Exercise brief: Rewrite the rows from the line containing "What is the distance from point" through the line containing "Answer: the police", inclusive, with "pink shirt" replaced by "pink blouse" and nothing else changed. Leave the pictures out of your answer.

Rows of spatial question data

>> START

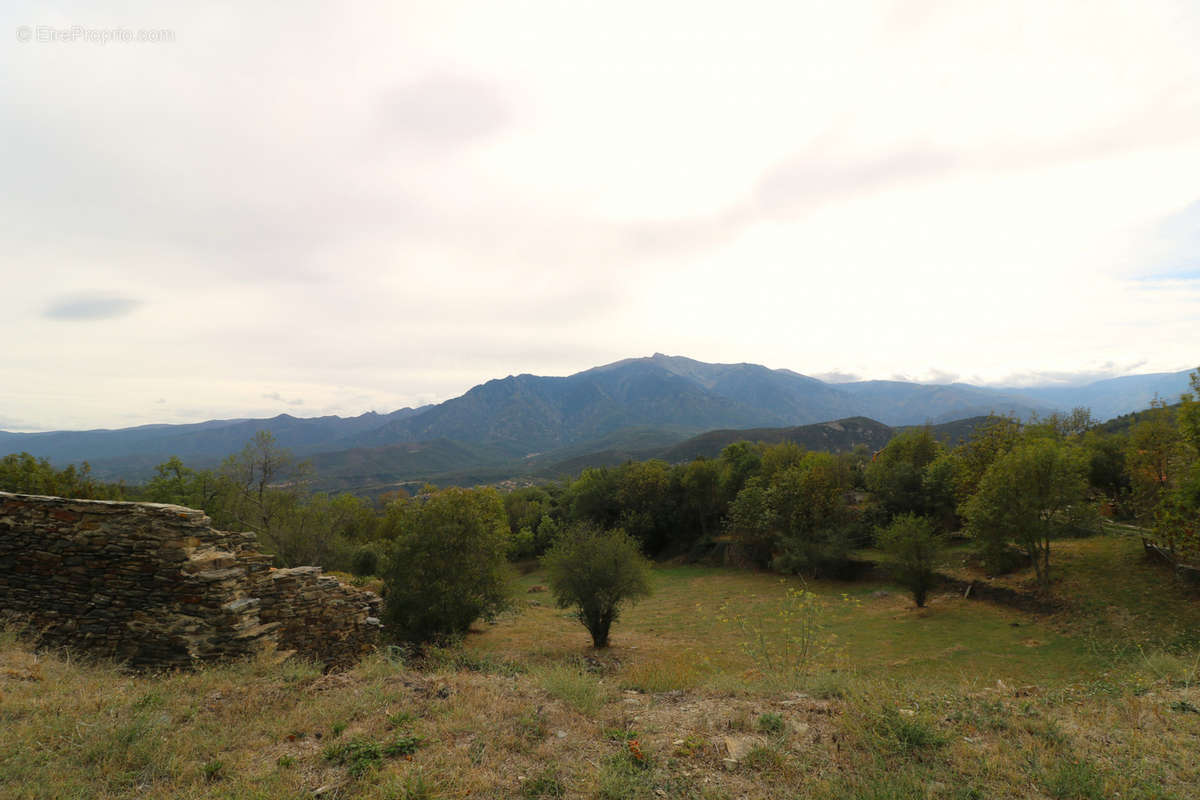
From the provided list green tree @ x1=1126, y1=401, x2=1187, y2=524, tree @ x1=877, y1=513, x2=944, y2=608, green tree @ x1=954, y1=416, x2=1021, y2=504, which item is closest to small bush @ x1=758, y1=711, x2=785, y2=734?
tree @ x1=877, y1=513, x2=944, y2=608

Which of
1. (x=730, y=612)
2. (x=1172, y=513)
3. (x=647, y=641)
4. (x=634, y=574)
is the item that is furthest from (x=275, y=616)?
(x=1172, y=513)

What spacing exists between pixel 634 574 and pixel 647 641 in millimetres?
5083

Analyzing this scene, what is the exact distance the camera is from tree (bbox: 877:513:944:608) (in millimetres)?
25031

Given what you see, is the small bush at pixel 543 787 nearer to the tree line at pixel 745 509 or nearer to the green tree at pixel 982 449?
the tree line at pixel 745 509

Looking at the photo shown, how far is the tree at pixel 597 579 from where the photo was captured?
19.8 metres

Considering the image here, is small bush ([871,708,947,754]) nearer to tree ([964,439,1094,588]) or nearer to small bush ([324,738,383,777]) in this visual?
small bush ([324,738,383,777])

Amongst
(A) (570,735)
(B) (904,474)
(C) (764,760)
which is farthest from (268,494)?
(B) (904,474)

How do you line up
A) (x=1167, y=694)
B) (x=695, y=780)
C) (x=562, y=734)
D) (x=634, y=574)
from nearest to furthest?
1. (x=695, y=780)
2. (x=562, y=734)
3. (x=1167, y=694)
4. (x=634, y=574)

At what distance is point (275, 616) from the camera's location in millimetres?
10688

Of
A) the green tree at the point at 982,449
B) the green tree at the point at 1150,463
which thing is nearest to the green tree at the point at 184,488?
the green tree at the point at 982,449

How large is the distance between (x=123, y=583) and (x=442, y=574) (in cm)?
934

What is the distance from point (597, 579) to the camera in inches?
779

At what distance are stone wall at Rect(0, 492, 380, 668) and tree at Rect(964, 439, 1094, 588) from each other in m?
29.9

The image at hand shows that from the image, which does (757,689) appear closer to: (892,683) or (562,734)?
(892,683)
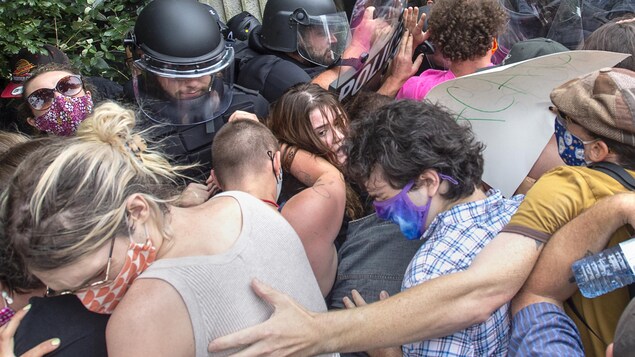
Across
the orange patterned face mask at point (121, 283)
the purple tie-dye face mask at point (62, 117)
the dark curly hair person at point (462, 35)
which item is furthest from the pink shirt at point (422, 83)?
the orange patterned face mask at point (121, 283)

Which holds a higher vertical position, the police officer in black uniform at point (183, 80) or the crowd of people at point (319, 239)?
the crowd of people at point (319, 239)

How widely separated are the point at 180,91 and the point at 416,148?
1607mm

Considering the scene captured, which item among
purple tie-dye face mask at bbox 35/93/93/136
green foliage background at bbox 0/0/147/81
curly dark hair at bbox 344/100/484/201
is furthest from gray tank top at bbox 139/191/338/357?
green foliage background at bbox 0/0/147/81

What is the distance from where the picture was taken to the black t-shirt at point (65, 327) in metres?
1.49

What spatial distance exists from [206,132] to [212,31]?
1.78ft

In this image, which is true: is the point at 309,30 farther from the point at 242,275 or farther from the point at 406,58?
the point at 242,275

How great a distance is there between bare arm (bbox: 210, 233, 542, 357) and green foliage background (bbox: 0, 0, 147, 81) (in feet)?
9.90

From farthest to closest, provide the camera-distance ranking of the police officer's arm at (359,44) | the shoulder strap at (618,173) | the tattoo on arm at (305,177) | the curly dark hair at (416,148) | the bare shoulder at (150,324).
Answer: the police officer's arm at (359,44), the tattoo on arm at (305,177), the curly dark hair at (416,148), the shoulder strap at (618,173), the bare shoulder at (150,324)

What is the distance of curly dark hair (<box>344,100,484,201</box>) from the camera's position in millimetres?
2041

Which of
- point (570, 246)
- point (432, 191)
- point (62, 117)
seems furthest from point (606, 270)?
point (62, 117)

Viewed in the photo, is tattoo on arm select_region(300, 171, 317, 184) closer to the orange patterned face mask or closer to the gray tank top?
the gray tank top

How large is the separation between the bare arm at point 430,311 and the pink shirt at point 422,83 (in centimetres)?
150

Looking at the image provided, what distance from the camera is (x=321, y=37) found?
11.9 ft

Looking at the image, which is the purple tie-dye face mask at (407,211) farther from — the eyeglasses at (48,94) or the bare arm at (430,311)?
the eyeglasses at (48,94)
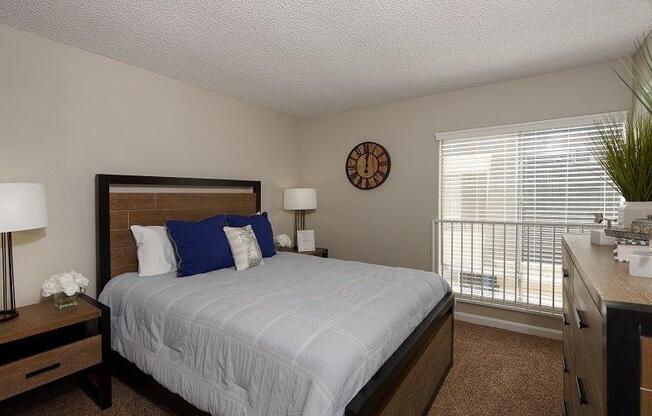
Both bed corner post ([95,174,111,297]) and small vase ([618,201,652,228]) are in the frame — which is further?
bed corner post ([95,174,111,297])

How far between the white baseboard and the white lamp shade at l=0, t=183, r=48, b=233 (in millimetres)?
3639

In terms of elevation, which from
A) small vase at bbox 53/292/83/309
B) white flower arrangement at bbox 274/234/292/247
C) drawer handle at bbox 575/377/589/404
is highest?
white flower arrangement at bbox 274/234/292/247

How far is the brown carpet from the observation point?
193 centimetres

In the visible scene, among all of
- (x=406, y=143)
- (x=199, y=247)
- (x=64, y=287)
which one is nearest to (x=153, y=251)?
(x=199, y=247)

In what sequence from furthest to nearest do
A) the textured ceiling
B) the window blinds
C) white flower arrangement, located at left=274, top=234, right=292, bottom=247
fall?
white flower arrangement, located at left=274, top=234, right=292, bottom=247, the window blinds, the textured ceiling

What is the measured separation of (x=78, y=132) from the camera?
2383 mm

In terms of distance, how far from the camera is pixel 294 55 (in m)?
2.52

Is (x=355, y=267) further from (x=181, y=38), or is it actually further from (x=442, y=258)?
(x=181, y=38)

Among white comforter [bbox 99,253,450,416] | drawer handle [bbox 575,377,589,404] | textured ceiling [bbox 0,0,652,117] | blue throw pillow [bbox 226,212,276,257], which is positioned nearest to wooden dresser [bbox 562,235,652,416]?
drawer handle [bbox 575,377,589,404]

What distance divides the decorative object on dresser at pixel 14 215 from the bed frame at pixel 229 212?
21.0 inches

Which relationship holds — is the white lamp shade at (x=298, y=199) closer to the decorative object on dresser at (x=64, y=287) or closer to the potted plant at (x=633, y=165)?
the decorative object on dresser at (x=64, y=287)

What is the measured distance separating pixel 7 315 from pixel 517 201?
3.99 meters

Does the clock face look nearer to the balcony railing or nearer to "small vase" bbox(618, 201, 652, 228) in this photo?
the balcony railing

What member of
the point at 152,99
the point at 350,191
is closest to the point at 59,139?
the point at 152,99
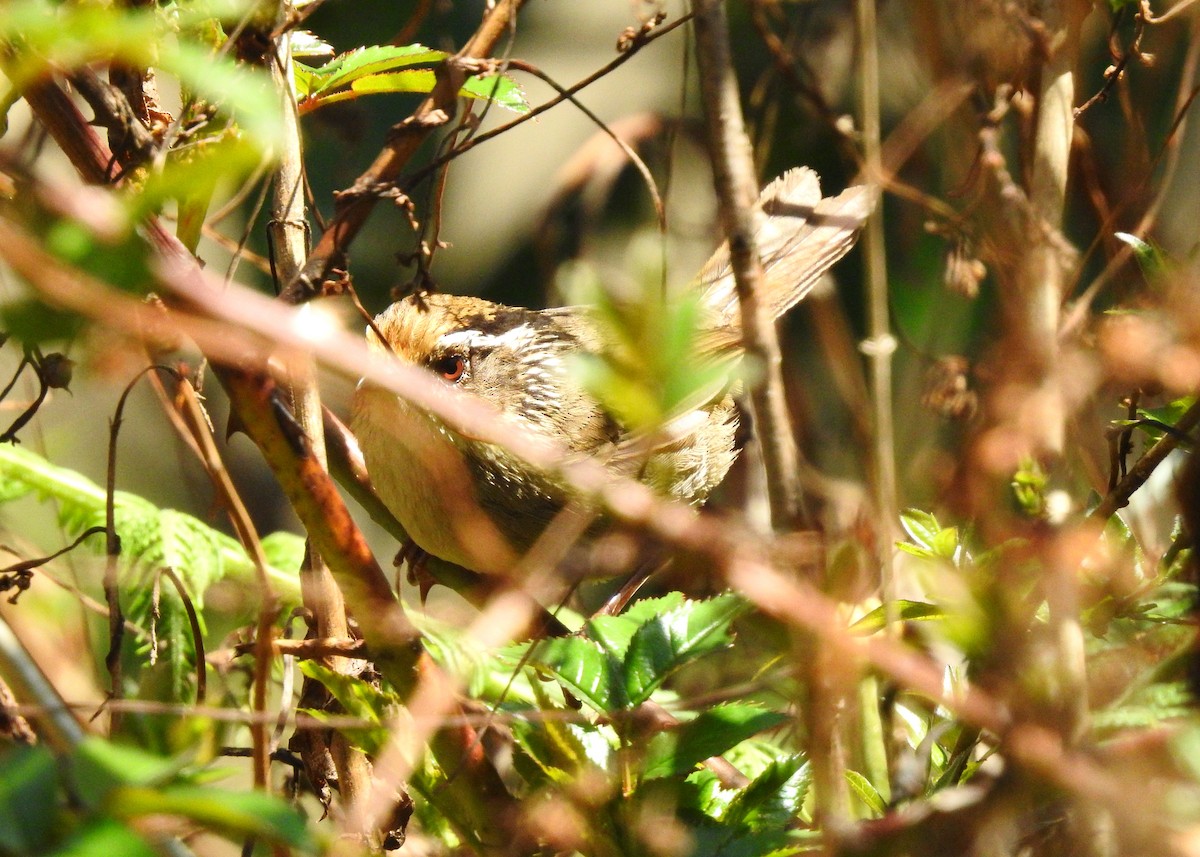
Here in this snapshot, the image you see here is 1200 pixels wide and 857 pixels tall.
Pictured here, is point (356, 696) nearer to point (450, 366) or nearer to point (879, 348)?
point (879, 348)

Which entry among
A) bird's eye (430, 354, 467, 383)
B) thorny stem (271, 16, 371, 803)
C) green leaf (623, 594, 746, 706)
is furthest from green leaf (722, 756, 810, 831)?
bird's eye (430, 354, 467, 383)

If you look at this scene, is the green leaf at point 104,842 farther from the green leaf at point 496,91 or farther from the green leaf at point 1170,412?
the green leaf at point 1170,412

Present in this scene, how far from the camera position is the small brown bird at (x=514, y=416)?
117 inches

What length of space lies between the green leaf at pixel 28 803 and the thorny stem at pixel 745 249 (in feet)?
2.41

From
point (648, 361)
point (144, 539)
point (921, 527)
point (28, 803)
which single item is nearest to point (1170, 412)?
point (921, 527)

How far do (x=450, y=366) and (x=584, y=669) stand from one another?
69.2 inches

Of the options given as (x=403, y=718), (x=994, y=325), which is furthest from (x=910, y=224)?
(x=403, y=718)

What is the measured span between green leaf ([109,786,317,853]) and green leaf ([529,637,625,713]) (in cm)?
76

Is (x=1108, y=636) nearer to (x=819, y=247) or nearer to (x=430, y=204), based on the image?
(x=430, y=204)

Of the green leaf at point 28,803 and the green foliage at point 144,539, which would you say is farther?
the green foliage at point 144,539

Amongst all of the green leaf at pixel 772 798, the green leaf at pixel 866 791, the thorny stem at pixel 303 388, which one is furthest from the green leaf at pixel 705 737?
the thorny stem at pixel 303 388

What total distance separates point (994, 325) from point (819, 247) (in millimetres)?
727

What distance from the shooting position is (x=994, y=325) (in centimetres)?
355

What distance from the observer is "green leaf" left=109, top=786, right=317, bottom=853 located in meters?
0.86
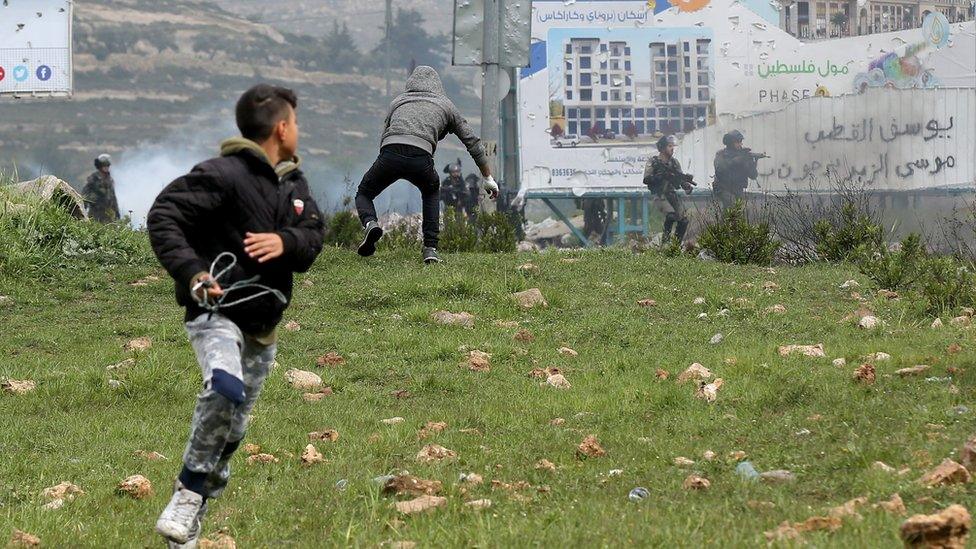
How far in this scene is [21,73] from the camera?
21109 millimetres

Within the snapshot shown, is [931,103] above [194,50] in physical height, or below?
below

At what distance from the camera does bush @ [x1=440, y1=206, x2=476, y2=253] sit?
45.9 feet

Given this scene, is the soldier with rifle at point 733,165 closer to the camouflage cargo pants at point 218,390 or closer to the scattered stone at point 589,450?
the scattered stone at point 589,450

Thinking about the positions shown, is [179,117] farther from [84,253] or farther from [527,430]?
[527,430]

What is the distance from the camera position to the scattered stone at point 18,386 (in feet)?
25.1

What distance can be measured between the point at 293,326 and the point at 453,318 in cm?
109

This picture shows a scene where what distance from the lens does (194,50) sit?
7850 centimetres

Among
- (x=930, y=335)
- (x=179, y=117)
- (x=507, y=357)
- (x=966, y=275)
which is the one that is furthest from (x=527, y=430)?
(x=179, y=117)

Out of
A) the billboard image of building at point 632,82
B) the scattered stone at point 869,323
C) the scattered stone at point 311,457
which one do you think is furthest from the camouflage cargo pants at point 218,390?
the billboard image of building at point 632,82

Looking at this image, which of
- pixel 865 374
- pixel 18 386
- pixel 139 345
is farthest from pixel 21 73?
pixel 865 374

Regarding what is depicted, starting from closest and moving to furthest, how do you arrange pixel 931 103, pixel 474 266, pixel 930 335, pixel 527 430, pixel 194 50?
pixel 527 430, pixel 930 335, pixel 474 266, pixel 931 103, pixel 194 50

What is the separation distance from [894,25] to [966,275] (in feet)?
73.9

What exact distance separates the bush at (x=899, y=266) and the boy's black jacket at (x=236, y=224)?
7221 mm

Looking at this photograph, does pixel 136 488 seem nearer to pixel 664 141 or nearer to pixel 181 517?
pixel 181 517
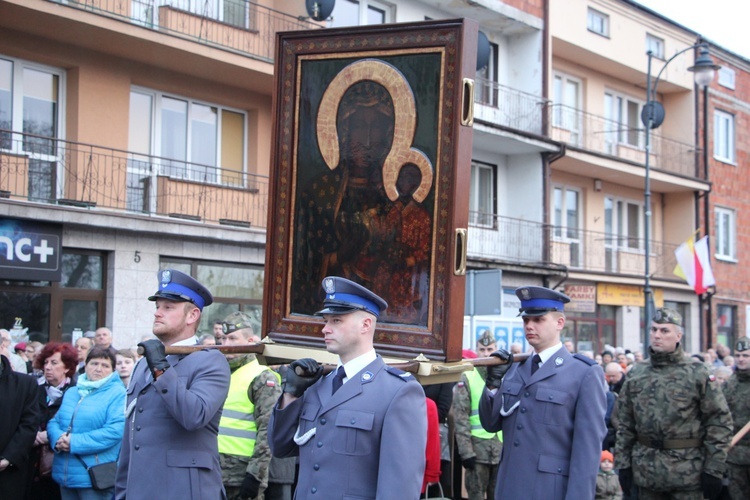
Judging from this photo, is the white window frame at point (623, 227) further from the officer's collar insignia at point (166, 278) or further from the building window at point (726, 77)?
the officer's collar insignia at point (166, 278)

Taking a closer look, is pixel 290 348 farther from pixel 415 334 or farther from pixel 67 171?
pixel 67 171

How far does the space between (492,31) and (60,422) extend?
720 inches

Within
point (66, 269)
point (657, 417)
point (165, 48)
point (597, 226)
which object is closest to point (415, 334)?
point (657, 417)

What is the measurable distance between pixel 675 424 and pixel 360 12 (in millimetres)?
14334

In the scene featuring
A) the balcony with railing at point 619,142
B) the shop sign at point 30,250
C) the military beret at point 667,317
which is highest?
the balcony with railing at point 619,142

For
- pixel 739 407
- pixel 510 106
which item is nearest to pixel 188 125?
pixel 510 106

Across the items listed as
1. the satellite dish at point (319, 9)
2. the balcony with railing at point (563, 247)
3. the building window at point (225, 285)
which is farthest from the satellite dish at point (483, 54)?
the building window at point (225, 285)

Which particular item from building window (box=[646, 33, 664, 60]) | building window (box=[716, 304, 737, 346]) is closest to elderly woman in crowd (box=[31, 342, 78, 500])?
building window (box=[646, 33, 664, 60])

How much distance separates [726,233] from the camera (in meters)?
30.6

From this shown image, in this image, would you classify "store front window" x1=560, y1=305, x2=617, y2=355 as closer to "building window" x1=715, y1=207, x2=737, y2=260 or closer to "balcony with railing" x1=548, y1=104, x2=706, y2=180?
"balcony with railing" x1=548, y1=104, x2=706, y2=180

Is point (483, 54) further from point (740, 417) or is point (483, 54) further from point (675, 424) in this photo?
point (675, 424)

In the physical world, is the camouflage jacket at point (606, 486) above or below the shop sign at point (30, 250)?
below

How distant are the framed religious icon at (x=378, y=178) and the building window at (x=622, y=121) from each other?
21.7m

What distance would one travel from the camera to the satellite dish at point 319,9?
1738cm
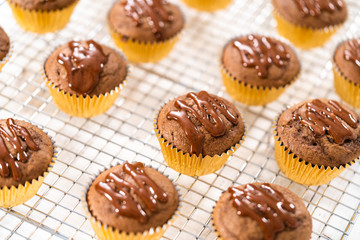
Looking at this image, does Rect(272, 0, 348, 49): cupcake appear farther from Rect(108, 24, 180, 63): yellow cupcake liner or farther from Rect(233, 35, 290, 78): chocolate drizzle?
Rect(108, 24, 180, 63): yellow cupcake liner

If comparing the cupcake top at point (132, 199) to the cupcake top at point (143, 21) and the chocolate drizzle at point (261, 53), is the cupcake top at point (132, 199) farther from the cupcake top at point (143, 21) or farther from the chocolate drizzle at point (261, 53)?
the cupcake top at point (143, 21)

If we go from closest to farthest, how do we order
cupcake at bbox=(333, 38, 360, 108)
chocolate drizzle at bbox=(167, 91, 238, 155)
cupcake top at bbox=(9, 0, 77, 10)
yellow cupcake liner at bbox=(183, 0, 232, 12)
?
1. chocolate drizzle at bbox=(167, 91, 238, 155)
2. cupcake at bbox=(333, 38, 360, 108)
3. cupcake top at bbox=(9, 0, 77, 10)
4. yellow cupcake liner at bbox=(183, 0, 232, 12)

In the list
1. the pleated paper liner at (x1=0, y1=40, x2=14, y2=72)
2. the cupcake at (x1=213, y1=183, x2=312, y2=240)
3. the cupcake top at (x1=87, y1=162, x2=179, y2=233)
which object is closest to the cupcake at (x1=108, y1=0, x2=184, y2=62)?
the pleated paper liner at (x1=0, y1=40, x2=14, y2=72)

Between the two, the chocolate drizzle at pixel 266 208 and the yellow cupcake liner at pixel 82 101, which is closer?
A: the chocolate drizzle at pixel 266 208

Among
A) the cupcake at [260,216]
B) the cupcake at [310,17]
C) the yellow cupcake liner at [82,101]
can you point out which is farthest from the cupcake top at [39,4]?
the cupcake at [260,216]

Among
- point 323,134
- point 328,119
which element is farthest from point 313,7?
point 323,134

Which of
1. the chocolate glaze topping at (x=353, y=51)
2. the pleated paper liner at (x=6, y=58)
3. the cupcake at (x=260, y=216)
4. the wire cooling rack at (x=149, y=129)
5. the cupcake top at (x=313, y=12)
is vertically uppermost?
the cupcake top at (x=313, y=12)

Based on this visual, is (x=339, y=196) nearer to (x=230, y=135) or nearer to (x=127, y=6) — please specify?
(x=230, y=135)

>> END

Full answer:
What is the distance from point (597, 579) to the camera in inches?
779

At what distance are stone wall at Rect(0, 492, 380, 668) and tree at Rect(964, 439, 1094, 588) from each other in m?
29.9

The image at hand shows that from the image, which does (757,689) appear closer to: (892,683) or (562,734)?
(892,683)
Across
the orange patterned face mask at point (121, 283)
the purple tie-dye face mask at point (62, 117)
the dark curly hair person at point (462, 35)
which item is furthest from the pink blouse at point (422, 83)?
the orange patterned face mask at point (121, 283)

Which holds a higher vertical position, the police officer in black uniform at point (183, 80) or the crowd of people at point (319, 239)?
the crowd of people at point (319, 239)

How widely separated are the point at 180,91 and the point at 416,148?
1607mm

Considering the scene captured, which item among
purple tie-dye face mask at bbox 35/93/93/136
green foliage background at bbox 0/0/147/81
curly dark hair at bbox 344/100/484/201
is furthest from gray tank top at bbox 139/191/338/357?
green foliage background at bbox 0/0/147/81

What is the distance from where the picture was taken to the black t-shirt at point (65, 327) in metres?
1.49

What spatial distance exists from [206,132] to [212,31]?
1.78ft

In this image, which is true: is the point at 309,30 farther from the point at 242,275 or farther from the point at 406,58?
the point at 242,275

How great a distance is there between bare arm (bbox: 210, 233, 542, 357) and green foliage background (bbox: 0, 0, 147, 81) (in feet)?
9.90

From farthest to closest, provide the camera-distance ranking of the police officer's arm at (359,44) | the shoulder strap at (618,173) | the tattoo on arm at (305,177) | the curly dark hair at (416,148) | the bare shoulder at (150,324).
Answer: the police officer's arm at (359,44), the tattoo on arm at (305,177), the curly dark hair at (416,148), the shoulder strap at (618,173), the bare shoulder at (150,324)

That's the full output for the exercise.